8. hook all your wires up and your good. (you can not have the ground be a poice of metal for your power supply, you must complete the circiut, and run it to the neggitave of the battery, then hoook up your switch, and your good,

this took me about 2 hours total time.

have fun and if you need help pm me Good luck
[Reply] [!!]


----------



## Snowplow freak1 (Feb 16, 2010)

dude "jeep", what kind of whelen lights do you use. whats the name of the lights


----------



## ajslands (Sep 3, 2009)

Sp 1440 are mine, pretty sure that's what there called


----------



## Snowplow freak1 (Feb 16, 2010)

could you post a link "ajslands"... i would appreciate it...


----------



## ajslands (Sep 3, 2009)

A link to my strobes?
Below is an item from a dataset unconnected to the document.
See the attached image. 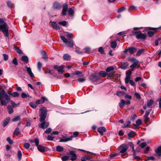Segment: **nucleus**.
Returning a JSON list of instances; mask_svg holds the SVG:
<instances>
[{"label":"nucleus","mask_w":161,"mask_h":161,"mask_svg":"<svg viewBox=\"0 0 161 161\" xmlns=\"http://www.w3.org/2000/svg\"><path fill=\"white\" fill-rule=\"evenodd\" d=\"M0 100L2 105L6 106L10 100V97L7 93L4 92L0 97Z\"/></svg>","instance_id":"f257e3e1"},{"label":"nucleus","mask_w":161,"mask_h":161,"mask_svg":"<svg viewBox=\"0 0 161 161\" xmlns=\"http://www.w3.org/2000/svg\"><path fill=\"white\" fill-rule=\"evenodd\" d=\"M128 147V145L127 144H123L121 145L118 148V150L119 151V153H122L121 157L123 158H125L127 155L126 151Z\"/></svg>","instance_id":"f03ea898"},{"label":"nucleus","mask_w":161,"mask_h":161,"mask_svg":"<svg viewBox=\"0 0 161 161\" xmlns=\"http://www.w3.org/2000/svg\"><path fill=\"white\" fill-rule=\"evenodd\" d=\"M29 142L31 143H35L36 146L37 147L38 149L40 152H43L45 151V148L44 146L41 145H38L39 141L38 138H36L34 140H31L29 141Z\"/></svg>","instance_id":"7ed1b4c3"},{"label":"nucleus","mask_w":161,"mask_h":161,"mask_svg":"<svg viewBox=\"0 0 161 161\" xmlns=\"http://www.w3.org/2000/svg\"><path fill=\"white\" fill-rule=\"evenodd\" d=\"M40 110L41 114H40V121L41 122L45 121V119L46 118L47 112V109L45 107H42Z\"/></svg>","instance_id":"20e7f679"},{"label":"nucleus","mask_w":161,"mask_h":161,"mask_svg":"<svg viewBox=\"0 0 161 161\" xmlns=\"http://www.w3.org/2000/svg\"><path fill=\"white\" fill-rule=\"evenodd\" d=\"M8 29V26L6 23L0 25V31H2L4 35L7 37L9 36Z\"/></svg>","instance_id":"39448f33"},{"label":"nucleus","mask_w":161,"mask_h":161,"mask_svg":"<svg viewBox=\"0 0 161 161\" xmlns=\"http://www.w3.org/2000/svg\"><path fill=\"white\" fill-rule=\"evenodd\" d=\"M61 40L65 43H66L67 46L70 47H73L74 45L73 43L71 41L70 39H68L66 38L63 36H61Z\"/></svg>","instance_id":"423d86ee"},{"label":"nucleus","mask_w":161,"mask_h":161,"mask_svg":"<svg viewBox=\"0 0 161 161\" xmlns=\"http://www.w3.org/2000/svg\"><path fill=\"white\" fill-rule=\"evenodd\" d=\"M135 34L136 36V38L138 39H145L147 37V34H146L142 33L140 31L135 32Z\"/></svg>","instance_id":"0eeeda50"},{"label":"nucleus","mask_w":161,"mask_h":161,"mask_svg":"<svg viewBox=\"0 0 161 161\" xmlns=\"http://www.w3.org/2000/svg\"><path fill=\"white\" fill-rule=\"evenodd\" d=\"M68 155L69 157L71 158L70 159L71 161H74L76 159L77 156L75 152L73 151H70Z\"/></svg>","instance_id":"6e6552de"},{"label":"nucleus","mask_w":161,"mask_h":161,"mask_svg":"<svg viewBox=\"0 0 161 161\" xmlns=\"http://www.w3.org/2000/svg\"><path fill=\"white\" fill-rule=\"evenodd\" d=\"M132 72L130 70L127 71L126 73V77L125 79V84H127L129 82V80L130 79L131 76V75Z\"/></svg>","instance_id":"1a4fd4ad"},{"label":"nucleus","mask_w":161,"mask_h":161,"mask_svg":"<svg viewBox=\"0 0 161 161\" xmlns=\"http://www.w3.org/2000/svg\"><path fill=\"white\" fill-rule=\"evenodd\" d=\"M25 69L28 73V74L31 77H34V75L31 71V68L29 67L26 66H25Z\"/></svg>","instance_id":"9d476101"},{"label":"nucleus","mask_w":161,"mask_h":161,"mask_svg":"<svg viewBox=\"0 0 161 161\" xmlns=\"http://www.w3.org/2000/svg\"><path fill=\"white\" fill-rule=\"evenodd\" d=\"M49 123L45 121L42 122L41 124L39 125V127L40 128L45 129L48 126Z\"/></svg>","instance_id":"9b49d317"},{"label":"nucleus","mask_w":161,"mask_h":161,"mask_svg":"<svg viewBox=\"0 0 161 161\" xmlns=\"http://www.w3.org/2000/svg\"><path fill=\"white\" fill-rule=\"evenodd\" d=\"M90 80L93 82H95L99 80L100 79V77L95 75H92L90 77Z\"/></svg>","instance_id":"f8f14e48"},{"label":"nucleus","mask_w":161,"mask_h":161,"mask_svg":"<svg viewBox=\"0 0 161 161\" xmlns=\"http://www.w3.org/2000/svg\"><path fill=\"white\" fill-rule=\"evenodd\" d=\"M11 119L10 117H7L4 119L3 121V125L4 127H5L9 122Z\"/></svg>","instance_id":"ddd939ff"},{"label":"nucleus","mask_w":161,"mask_h":161,"mask_svg":"<svg viewBox=\"0 0 161 161\" xmlns=\"http://www.w3.org/2000/svg\"><path fill=\"white\" fill-rule=\"evenodd\" d=\"M129 66V63L127 62H123L121 63L120 68L123 69H127Z\"/></svg>","instance_id":"4468645a"},{"label":"nucleus","mask_w":161,"mask_h":161,"mask_svg":"<svg viewBox=\"0 0 161 161\" xmlns=\"http://www.w3.org/2000/svg\"><path fill=\"white\" fill-rule=\"evenodd\" d=\"M73 137L72 136H71L70 137L66 138L64 137L62 138L60 140L59 142H65L69 141H71L72 140Z\"/></svg>","instance_id":"2eb2a0df"},{"label":"nucleus","mask_w":161,"mask_h":161,"mask_svg":"<svg viewBox=\"0 0 161 161\" xmlns=\"http://www.w3.org/2000/svg\"><path fill=\"white\" fill-rule=\"evenodd\" d=\"M97 131L102 136L103 135V133L106 131V130L104 127H100L98 128Z\"/></svg>","instance_id":"dca6fc26"},{"label":"nucleus","mask_w":161,"mask_h":161,"mask_svg":"<svg viewBox=\"0 0 161 161\" xmlns=\"http://www.w3.org/2000/svg\"><path fill=\"white\" fill-rule=\"evenodd\" d=\"M155 152L157 154V156L158 157L161 156V146H159L155 150Z\"/></svg>","instance_id":"f3484780"},{"label":"nucleus","mask_w":161,"mask_h":161,"mask_svg":"<svg viewBox=\"0 0 161 161\" xmlns=\"http://www.w3.org/2000/svg\"><path fill=\"white\" fill-rule=\"evenodd\" d=\"M13 46L14 50L17 53L19 54H21L23 53V52L18 47L15 46V45H14Z\"/></svg>","instance_id":"a211bd4d"},{"label":"nucleus","mask_w":161,"mask_h":161,"mask_svg":"<svg viewBox=\"0 0 161 161\" xmlns=\"http://www.w3.org/2000/svg\"><path fill=\"white\" fill-rule=\"evenodd\" d=\"M51 25L55 29L58 30L60 29L59 27L55 22H52Z\"/></svg>","instance_id":"6ab92c4d"},{"label":"nucleus","mask_w":161,"mask_h":161,"mask_svg":"<svg viewBox=\"0 0 161 161\" xmlns=\"http://www.w3.org/2000/svg\"><path fill=\"white\" fill-rule=\"evenodd\" d=\"M139 63L138 61H136L135 62H134L133 64L130 66L131 70L133 71L136 67L138 64Z\"/></svg>","instance_id":"aec40b11"},{"label":"nucleus","mask_w":161,"mask_h":161,"mask_svg":"<svg viewBox=\"0 0 161 161\" xmlns=\"http://www.w3.org/2000/svg\"><path fill=\"white\" fill-rule=\"evenodd\" d=\"M136 50V48L133 47L129 48V51L130 54H133L135 53Z\"/></svg>","instance_id":"412c9836"},{"label":"nucleus","mask_w":161,"mask_h":161,"mask_svg":"<svg viewBox=\"0 0 161 161\" xmlns=\"http://www.w3.org/2000/svg\"><path fill=\"white\" fill-rule=\"evenodd\" d=\"M125 100L123 99H121L119 103V107L120 108H123L125 105Z\"/></svg>","instance_id":"4be33fe9"},{"label":"nucleus","mask_w":161,"mask_h":161,"mask_svg":"<svg viewBox=\"0 0 161 161\" xmlns=\"http://www.w3.org/2000/svg\"><path fill=\"white\" fill-rule=\"evenodd\" d=\"M117 43L115 41H111L110 42V45L111 48H115L116 47Z\"/></svg>","instance_id":"5701e85b"},{"label":"nucleus","mask_w":161,"mask_h":161,"mask_svg":"<svg viewBox=\"0 0 161 161\" xmlns=\"http://www.w3.org/2000/svg\"><path fill=\"white\" fill-rule=\"evenodd\" d=\"M53 8L54 9H60L61 8V6L60 4L57 3H55L53 4Z\"/></svg>","instance_id":"b1692460"},{"label":"nucleus","mask_w":161,"mask_h":161,"mask_svg":"<svg viewBox=\"0 0 161 161\" xmlns=\"http://www.w3.org/2000/svg\"><path fill=\"white\" fill-rule=\"evenodd\" d=\"M63 57L64 60H70L71 59L70 56L67 53L64 54L63 55Z\"/></svg>","instance_id":"393cba45"},{"label":"nucleus","mask_w":161,"mask_h":161,"mask_svg":"<svg viewBox=\"0 0 161 161\" xmlns=\"http://www.w3.org/2000/svg\"><path fill=\"white\" fill-rule=\"evenodd\" d=\"M7 109L8 114H11L13 113V110L12 107L10 105H8L7 106Z\"/></svg>","instance_id":"a878e982"},{"label":"nucleus","mask_w":161,"mask_h":161,"mask_svg":"<svg viewBox=\"0 0 161 161\" xmlns=\"http://www.w3.org/2000/svg\"><path fill=\"white\" fill-rule=\"evenodd\" d=\"M64 68V66L61 65L59 66V67L58 68V70H57L58 72V73H61V74H62L63 73L64 71L63 70V69Z\"/></svg>","instance_id":"bb28decb"},{"label":"nucleus","mask_w":161,"mask_h":161,"mask_svg":"<svg viewBox=\"0 0 161 161\" xmlns=\"http://www.w3.org/2000/svg\"><path fill=\"white\" fill-rule=\"evenodd\" d=\"M22 60L25 63H28V58L26 56H24L21 58Z\"/></svg>","instance_id":"cd10ccee"},{"label":"nucleus","mask_w":161,"mask_h":161,"mask_svg":"<svg viewBox=\"0 0 161 161\" xmlns=\"http://www.w3.org/2000/svg\"><path fill=\"white\" fill-rule=\"evenodd\" d=\"M9 94L12 96L13 97H18L19 95V94L16 92H14L12 93H11V92H8Z\"/></svg>","instance_id":"c85d7f7f"},{"label":"nucleus","mask_w":161,"mask_h":161,"mask_svg":"<svg viewBox=\"0 0 161 161\" xmlns=\"http://www.w3.org/2000/svg\"><path fill=\"white\" fill-rule=\"evenodd\" d=\"M125 93L123 91H117L116 92V95L119 97H122V96H124Z\"/></svg>","instance_id":"c756f323"},{"label":"nucleus","mask_w":161,"mask_h":161,"mask_svg":"<svg viewBox=\"0 0 161 161\" xmlns=\"http://www.w3.org/2000/svg\"><path fill=\"white\" fill-rule=\"evenodd\" d=\"M29 105L33 108H36L37 105L36 103H35L32 102H31L29 103Z\"/></svg>","instance_id":"7c9ffc66"},{"label":"nucleus","mask_w":161,"mask_h":161,"mask_svg":"<svg viewBox=\"0 0 161 161\" xmlns=\"http://www.w3.org/2000/svg\"><path fill=\"white\" fill-rule=\"evenodd\" d=\"M135 133L133 131H131L128 134V135L129 137H133L135 136Z\"/></svg>","instance_id":"2f4dec72"},{"label":"nucleus","mask_w":161,"mask_h":161,"mask_svg":"<svg viewBox=\"0 0 161 161\" xmlns=\"http://www.w3.org/2000/svg\"><path fill=\"white\" fill-rule=\"evenodd\" d=\"M42 58L43 59H47L48 57L47 54L45 51H42Z\"/></svg>","instance_id":"473e14b6"},{"label":"nucleus","mask_w":161,"mask_h":161,"mask_svg":"<svg viewBox=\"0 0 161 161\" xmlns=\"http://www.w3.org/2000/svg\"><path fill=\"white\" fill-rule=\"evenodd\" d=\"M56 150L58 152H62L63 151L64 149L62 147L60 146H58L56 147Z\"/></svg>","instance_id":"72a5a7b5"},{"label":"nucleus","mask_w":161,"mask_h":161,"mask_svg":"<svg viewBox=\"0 0 161 161\" xmlns=\"http://www.w3.org/2000/svg\"><path fill=\"white\" fill-rule=\"evenodd\" d=\"M130 123V121L129 120L127 121L126 122H125L124 124V126L122 127V128H124L125 127H129V125Z\"/></svg>","instance_id":"f704fd0d"},{"label":"nucleus","mask_w":161,"mask_h":161,"mask_svg":"<svg viewBox=\"0 0 161 161\" xmlns=\"http://www.w3.org/2000/svg\"><path fill=\"white\" fill-rule=\"evenodd\" d=\"M99 75L103 77H105L107 75V73L104 71H101L99 73Z\"/></svg>","instance_id":"c9c22d12"},{"label":"nucleus","mask_w":161,"mask_h":161,"mask_svg":"<svg viewBox=\"0 0 161 161\" xmlns=\"http://www.w3.org/2000/svg\"><path fill=\"white\" fill-rule=\"evenodd\" d=\"M21 119V118L19 116H18L14 117L13 119H12V121L13 122H16L19 120H20Z\"/></svg>","instance_id":"e433bc0d"},{"label":"nucleus","mask_w":161,"mask_h":161,"mask_svg":"<svg viewBox=\"0 0 161 161\" xmlns=\"http://www.w3.org/2000/svg\"><path fill=\"white\" fill-rule=\"evenodd\" d=\"M21 97L23 98H27L29 97V95L28 94H26L25 92H22L21 94Z\"/></svg>","instance_id":"4c0bfd02"},{"label":"nucleus","mask_w":161,"mask_h":161,"mask_svg":"<svg viewBox=\"0 0 161 161\" xmlns=\"http://www.w3.org/2000/svg\"><path fill=\"white\" fill-rule=\"evenodd\" d=\"M144 51V50L143 49H141L137 51L136 53V55L137 56H139Z\"/></svg>","instance_id":"58836bf2"},{"label":"nucleus","mask_w":161,"mask_h":161,"mask_svg":"<svg viewBox=\"0 0 161 161\" xmlns=\"http://www.w3.org/2000/svg\"><path fill=\"white\" fill-rule=\"evenodd\" d=\"M153 101L152 100L150 99L148 101L147 103V106L148 107H150L153 103Z\"/></svg>","instance_id":"ea45409f"},{"label":"nucleus","mask_w":161,"mask_h":161,"mask_svg":"<svg viewBox=\"0 0 161 161\" xmlns=\"http://www.w3.org/2000/svg\"><path fill=\"white\" fill-rule=\"evenodd\" d=\"M42 66V64L40 62H38L37 63V68L39 71H40Z\"/></svg>","instance_id":"a19ab883"},{"label":"nucleus","mask_w":161,"mask_h":161,"mask_svg":"<svg viewBox=\"0 0 161 161\" xmlns=\"http://www.w3.org/2000/svg\"><path fill=\"white\" fill-rule=\"evenodd\" d=\"M17 156L19 160H20L22 157V153L20 151H19L18 152Z\"/></svg>","instance_id":"79ce46f5"},{"label":"nucleus","mask_w":161,"mask_h":161,"mask_svg":"<svg viewBox=\"0 0 161 161\" xmlns=\"http://www.w3.org/2000/svg\"><path fill=\"white\" fill-rule=\"evenodd\" d=\"M68 13L70 15H72L74 13V11L72 8H70L68 10Z\"/></svg>","instance_id":"37998d69"},{"label":"nucleus","mask_w":161,"mask_h":161,"mask_svg":"<svg viewBox=\"0 0 161 161\" xmlns=\"http://www.w3.org/2000/svg\"><path fill=\"white\" fill-rule=\"evenodd\" d=\"M24 146L26 149H28L29 148L30 146V145L28 143H25L24 144Z\"/></svg>","instance_id":"c03bdc74"},{"label":"nucleus","mask_w":161,"mask_h":161,"mask_svg":"<svg viewBox=\"0 0 161 161\" xmlns=\"http://www.w3.org/2000/svg\"><path fill=\"white\" fill-rule=\"evenodd\" d=\"M114 69V68L113 67H110L107 68L106 69V71L107 72H109L113 70Z\"/></svg>","instance_id":"a18cd8bd"},{"label":"nucleus","mask_w":161,"mask_h":161,"mask_svg":"<svg viewBox=\"0 0 161 161\" xmlns=\"http://www.w3.org/2000/svg\"><path fill=\"white\" fill-rule=\"evenodd\" d=\"M58 24L63 26H65L67 24V22L65 21L59 22Z\"/></svg>","instance_id":"49530a36"},{"label":"nucleus","mask_w":161,"mask_h":161,"mask_svg":"<svg viewBox=\"0 0 161 161\" xmlns=\"http://www.w3.org/2000/svg\"><path fill=\"white\" fill-rule=\"evenodd\" d=\"M19 133V129L18 128H16L14 131V134L15 135H17Z\"/></svg>","instance_id":"de8ad7c7"},{"label":"nucleus","mask_w":161,"mask_h":161,"mask_svg":"<svg viewBox=\"0 0 161 161\" xmlns=\"http://www.w3.org/2000/svg\"><path fill=\"white\" fill-rule=\"evenodd\" d=\"M77 80L80 82H82L85 81L86 80V79L85 78H78Z\"/></svg>","instance_id":"09e8293b"},{"label":"nucleus","mask_w":161,"mask_h":161,"mask_svg":"<svg viewBox=\"0 0 161 161\" xmlns=\"http://www.w3.org/2000/svg\"><path fill=\"white\" fill-rule=\"evenodd\" d=\"M151 110V109H150L149 110H147L145 113V115H144L145 117H148V116Z\"/></svg>","instance_id":"8fccbe9b"},{"label":"nucleus","mask_w":161,"mask_h":161,"mask_svg":"<svg viewBox=\"0 0 161 161\" xmlns=\"http://www.w3.org/2000/svg\"><path fill=\"white\" fill-rule=\"evenodd\" d=\"M154 34V32L152 31H149L147 32V34L150 37H152Z\"/></svg>","instance_id":"3c124183"},{"label":"nucleus","mask_w":161,"mask_h":161,"mask_svg":"<svg viewBox=\"0 0 161 161\" xmlns=\"http://www.w3.org/2000/svg\"><path fill=\"white\" fill-rule=\"evenodd\" d=\"M133 158L137 160L141 159V158L139 156H137L136 155V153H134L133 154Z\"/></svg>","instance_id":"603ef678"},{"label":"nucleus","mask_w":161,"mask_h":161,"mask_svg":"<svg viewBox=\"0 0 161 161\" xmlns=\"http://www.w3.org/2000/svg\"><path fill=\"white\" fill-rule=\"evenodd\" d=\"M12 63H13L15 65H17L18 64V63L17 62V58H14L13 61H12Z\"/></svg>","instance_id":"864d4df0"},{"label":"nucleus","mask_w":161,"mask_h":161,"mask_svg":"<svg viewBox=\"0 0 161 161\" xmlns=\"http://www.w3.org/2000/svg\"><path fill=\"white\" fill-rule=\"evenodd\" d=\"M7 141L10 144H13V141L11 139L10 137H8L7 138Z\"/></svg>","instance_id":"5fc2aeb1"},{"label":"nucleus","mask_w":161,"mask_h":161,"mask_svg":"<svg viewBox=\"0 0 161 161\" xmlns=\"http://www.w3.org/2000/svg\"><path fill=\"white\" fill-rule=\"evenodd\" d=\"M10 102L11 103V104L12 105V106L13 108L15 106H16L17 104H16L15 102H14L13 100H10Z\"/></svg>","instance_id":"6e6d98bb"},{"label":"nucleus","mask_w":161,"mask_h":161,"mask_svg":"<svg viewBox=\"0 0 161 161\" xmlns=\"http://www.w3.org/2000/svg\"><path fill=\"white\" fill-rule=\"evenodd\" d=\"M125 9V8L124 7H122L120 8L119 9L117 10L118 13L121 12Z\"/></svg>","instance_id":"4d7b16f0"},{"label":"nucleus","mask_w":161,"mask_h":161,"mask_svg":"<svg viewBox=\"0 0 161 161\" xmlns=\"http://www.w3.org/2000/svg\"><path fill=\"white\" fill-rule=\"evenodd\" d=\"M147 145V143L145 142H142L140 144V147L142 148H144Z\"/></svg>","instance_id":"13d9d810"},{"label":"nucleus","mask_w":161,"mask_h":161,"mask_svg":"<svg viewBox=\"0 0 161 161\" xmlns=\"http://www.w3.org/2000/svg\"><path fill=\"white\" fill-rule=\"evenodd\" d=\"M65 36H67L69 38H72V34L71 33H69L68 32H66L65 33Z\"/></svg>","instance_id":"bf43d9fd"},{"label":"nucleus","mask_w":161,"mask_h":161,"mask_svg":"<svg viewBox=\"0 0 161 161\" xmlns=\"http://www.w3.org/2000/svg\"><path fill=\"white\" fill-rule=\"evenodd\" d=\"M69 158V157L67 156H63L62 158V159L63 161H67L68 159Z\"/></svg>","instance_id":"052dcab7"},{"label":"nucleus","mask_w":161,"mask_h":161,"mask_svg":"<svg viewBox=\"0 0 161 161\" xmlns=\"http://www.w3.org/2000/svg\"><path fill=\"white\" fill-rule=\"evenodd\" d=\"M98 51L102 54H103L104 53L103 49L102 47H100L99 48Z\"/></svg>","instance_id":"680f3d73"},{"label":"nucleus","mask_w":161,"mask_h":161,"mask_svg":"<svg viewBox=\"0 0 161 161\" xmlns=\"http://www.w3.org/2000/svg\"><path fill=\"white\" fill-rule=\"evenodd\" d=\"M7 4L8 7L9 8L12 7V4L9 1H8L7 2Z\"/></svg>","instance_id":"e2e57ef3"},{"label":"nucleus","mask_w":161,"mask_h":161,"mask_svg":"<svg viewBox=\"0 0 161 161\" xmlns=\"http://www.w3.org/2000/svg\"><path fill=\"white\" fill-rule=\"evenodd\" d=\"M129 82L132 86H135V83L133 80L130 79Z\"/></svg>","instance_id":"0e129e2a"},{"label":"nucleus","mask_w":161,"mask_h":161,"mask_svg":"<svg viewBox=\"0 0 161 161\" xmlns=\"http://www.w3.org/2000/svg\"><path fill=\"white\" fill-rule=\"evenodd\" d=\"M68 9V5L67 4H65L63 6V10L64 11H67Z\"/></svg>","instance_id":"69168bd1"},{"label":"nucleus","mask_w":161,"mask_h":161,"mask_svg":"<svg viewBox=\"0 0 161 161\" xmlns=\"http://www.w3.org/2000/svg\"><path fill=\"white\" fill-rule=\"evenodd\" d=\"M134 96L137 98L138 99H139L141 98L140 95L137 92H136L135 93Z\"/></svg>","instance_id":"338daca9"},{"label":"nucleus","mask_w":161,"mask_h":161,"mask_svg":"<svg viewBox=\"0 0 161 161\" xmlns=\"http://www.w3.org/2000/svg\"><path fill=\"white\" fill-rule=\"evenodd\" d=\"M136 9V7L134 6H130L128 10H133L135 9Z\"/></svg>","instance_id":"774afa93"}]
</instances>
Here's the manua http://www.whelen.com/install/131/13196.pdf


----------



## ajslands (Sep 3, 2009)

That also includes flash patterns and how to do switches, the hi/lo swtich is optional


----------



## Snowplow freak1 (Feb 16, 2010)

Thanks dude


----------



## ajslands (Sep 3, 2009)

No problem, I recomend you do this all in a garage beccause electrical tape is like plastic In te cold and silicone dosent dry below 32 degrees


----------



## ajslands (Sep 3, 2009)

bump to the top


----------



## Dissociative (Feb 28, 2007)

1- mount from the bottom up in a 99-06 superduty reverse....
2- never use the white amps at the light....they will always fail from moisture
3- never use a 1" saw without grinding it down smaller a little bit....it really cuts 1 and 1/32nd stock and you want a 15/16th hole for a snug fit.
4- always seal in strobe lights with rtv sealant. 
5- where is your split loom to protect strobe wires from chaffing?
6- that is not a very user friendly spot to mount....change that fuse at 3am while your wet and covered in salt and its sleeting all over your interior while you mess......use under drivers seat....also see more alriflow...hot = fail with power packs...
7- never mount in headlights....they become useless when lights are on....always leave them useful for emergency situations when plow is off at night....parking lights....always...

just my suggestions....take em for what you will...your stuff works so you did ok....


----------